Saved data entries
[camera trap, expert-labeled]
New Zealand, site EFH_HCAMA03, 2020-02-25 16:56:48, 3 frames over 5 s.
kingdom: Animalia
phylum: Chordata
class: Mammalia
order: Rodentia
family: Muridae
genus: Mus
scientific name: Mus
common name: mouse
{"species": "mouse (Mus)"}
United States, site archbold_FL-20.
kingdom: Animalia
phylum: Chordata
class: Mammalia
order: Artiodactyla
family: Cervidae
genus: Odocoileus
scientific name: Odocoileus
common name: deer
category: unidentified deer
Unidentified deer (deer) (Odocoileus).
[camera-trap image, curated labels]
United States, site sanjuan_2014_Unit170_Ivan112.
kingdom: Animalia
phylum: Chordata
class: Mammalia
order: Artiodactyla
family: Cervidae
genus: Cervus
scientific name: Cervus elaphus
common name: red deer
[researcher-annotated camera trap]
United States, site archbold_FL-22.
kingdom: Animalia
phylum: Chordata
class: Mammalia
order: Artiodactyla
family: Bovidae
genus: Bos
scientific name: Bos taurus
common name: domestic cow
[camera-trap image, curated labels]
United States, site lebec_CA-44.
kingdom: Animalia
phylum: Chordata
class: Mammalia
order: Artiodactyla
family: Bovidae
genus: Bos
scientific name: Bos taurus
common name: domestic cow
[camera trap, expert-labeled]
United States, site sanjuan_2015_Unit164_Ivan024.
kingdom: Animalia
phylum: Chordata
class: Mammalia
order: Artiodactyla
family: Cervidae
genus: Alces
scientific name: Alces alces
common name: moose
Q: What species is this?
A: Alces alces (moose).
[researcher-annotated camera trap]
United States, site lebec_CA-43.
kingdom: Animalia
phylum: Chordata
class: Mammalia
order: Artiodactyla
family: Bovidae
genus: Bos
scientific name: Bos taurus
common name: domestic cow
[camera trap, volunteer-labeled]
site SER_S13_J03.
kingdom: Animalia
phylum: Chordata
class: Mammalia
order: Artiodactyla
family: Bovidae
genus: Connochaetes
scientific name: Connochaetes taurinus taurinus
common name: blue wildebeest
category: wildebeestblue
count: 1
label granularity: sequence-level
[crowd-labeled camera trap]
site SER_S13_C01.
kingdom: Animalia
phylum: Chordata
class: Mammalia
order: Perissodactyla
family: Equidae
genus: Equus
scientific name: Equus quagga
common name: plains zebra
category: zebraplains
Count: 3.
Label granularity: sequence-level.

» GOAL OF THE EXERCISE: Your response should be made up of the lines in the data that contain the word "States".

» RESPONSE BOX:
United States, site archbold_FL-20.
United States, site sanjuan_2014_Unit170_Ivan112.
United States, site archbold_FL-22.
United States, site lebec_CA-44.
United States, site sanjuan_2015_Unit164_Ivan024.
United States, site lebec_CA-43.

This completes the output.